I have a new job!!! I found the perfect job for me, I think, and at the perfect time. I will be working in a "Chocolate Cafe" that sells chocolates and also is a dessert place. And if all goes well, I'm told they want me to become the assistant manager. I'm amazed! It's an elegant, relaxing atmosphere in the same area as most of the ritzy restaurants in Indianapolis, and the manager and I think the same way and have the same customer service philosophy. I just never expected something so appealing right at the beginning. Hopefully it will teach me a lot about the management side of things as well as creating atmosphere (which is almost more intriguing to me than the food... well almost). 

Apart from that, the chocolate at this place is incredible and has been featured in Chocolatier in the past. 

Just thought I'd share!!!!

~~Shimmer~~


----------



## kimmie (Mar 13, 2001)

How wonderful, Shimmer. I hope you will be happy in «Chocolate World». I know I would!


----------



## svadhisthana (May 6, 2001)

Congratulations!!!


----------



## campchef (Jan 5, 2001)

Rock On, Shimmer! Good luck.


----------



## w.debord (Mar 6, 2001)

Congradualations!

Is this like a coffee shop but a chocolate shop with seats? Sounds interesting. Will you be making the chocolates too? Is it just a retail location or are they doing alot of business wholesale too?

Give us some examples of the types of chocolates they feature if you have the time?


----------



## isa (Apr 4, 2000)

That is great Shimmer! Congratulations I hope you will be happy there.


----------



## nancya (Apr 30, 2001)

Congratulations Shimmer! Sounds like a wonderful job and a terrific opportunity.
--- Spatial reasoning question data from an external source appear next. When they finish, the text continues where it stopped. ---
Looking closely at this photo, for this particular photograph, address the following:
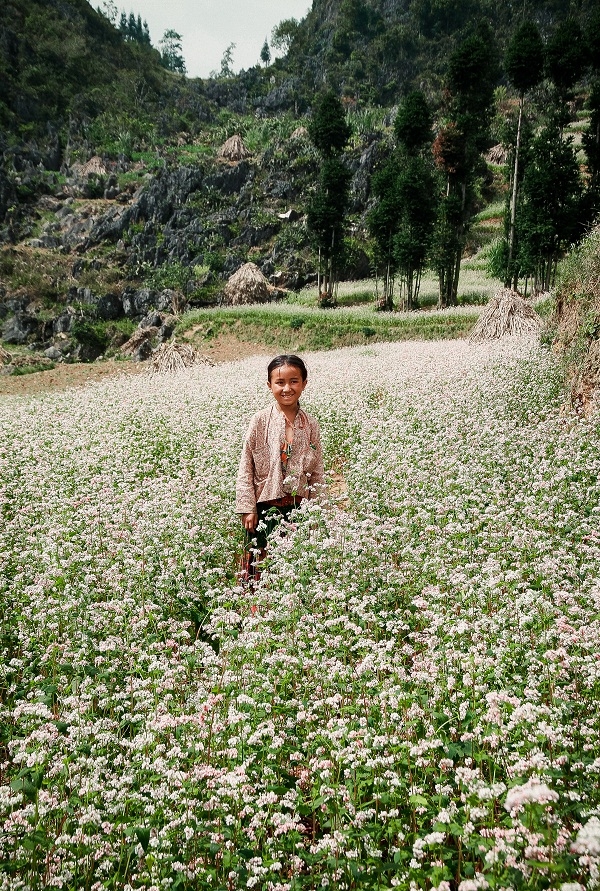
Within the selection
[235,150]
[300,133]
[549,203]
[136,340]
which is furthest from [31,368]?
[300,133]

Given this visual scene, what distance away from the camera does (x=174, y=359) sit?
24656 millimetres

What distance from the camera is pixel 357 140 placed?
71.5 m

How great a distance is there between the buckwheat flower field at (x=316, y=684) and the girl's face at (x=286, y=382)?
3.55ft

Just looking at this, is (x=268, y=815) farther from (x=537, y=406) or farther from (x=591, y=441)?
(x=537, y=406)

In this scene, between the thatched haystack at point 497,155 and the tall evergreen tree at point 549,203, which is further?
the thatched haystack at point 497,155

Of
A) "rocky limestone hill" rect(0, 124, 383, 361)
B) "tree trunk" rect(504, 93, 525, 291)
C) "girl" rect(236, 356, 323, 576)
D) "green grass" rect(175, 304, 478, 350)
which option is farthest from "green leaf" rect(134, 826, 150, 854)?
"rocky limestone hill" rect(0, 124, 383, 361)

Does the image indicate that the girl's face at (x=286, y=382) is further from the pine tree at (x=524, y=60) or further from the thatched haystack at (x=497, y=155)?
the thatched haystack at (x=497, y=155)

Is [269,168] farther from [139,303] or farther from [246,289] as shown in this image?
[246,289]

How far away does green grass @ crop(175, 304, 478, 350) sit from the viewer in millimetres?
28438

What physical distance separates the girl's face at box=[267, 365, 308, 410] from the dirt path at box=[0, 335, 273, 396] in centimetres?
1718

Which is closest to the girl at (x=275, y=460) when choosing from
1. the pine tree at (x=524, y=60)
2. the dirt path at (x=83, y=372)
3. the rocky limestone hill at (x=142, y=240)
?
the dirt path at (x=83, y=372)

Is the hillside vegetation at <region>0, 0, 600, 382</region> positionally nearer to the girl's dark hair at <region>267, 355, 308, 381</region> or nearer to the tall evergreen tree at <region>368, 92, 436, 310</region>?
the tall evergreen tree at <region>368, 92, 436, 310</region>

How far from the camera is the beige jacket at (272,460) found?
540cm

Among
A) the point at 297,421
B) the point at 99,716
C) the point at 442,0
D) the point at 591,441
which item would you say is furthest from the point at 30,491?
the point at 442,0
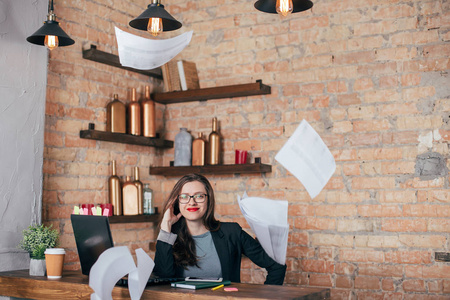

Feel free to share as much of the chocolate as you like.


----------



## pastrychef_den (Jun 30, 2001)

Congratulations!!! Good luck...

I know you'll have a great time there and I know it will provide a great learning opportunity for you. 

Keep us Posted...


----------



## momoreg (Mar 4, 2000)

I'm looking forward to hearing more about the place, and your job there.


----------



## mezzaluna (Aug 29, 2000)

Good going, Shimmer! I hope this leads you to wonderful things.


----------



## pastachef (Nov 19, 1999)

Congratulations, Shimmer! That sounds like a fun place to work


----------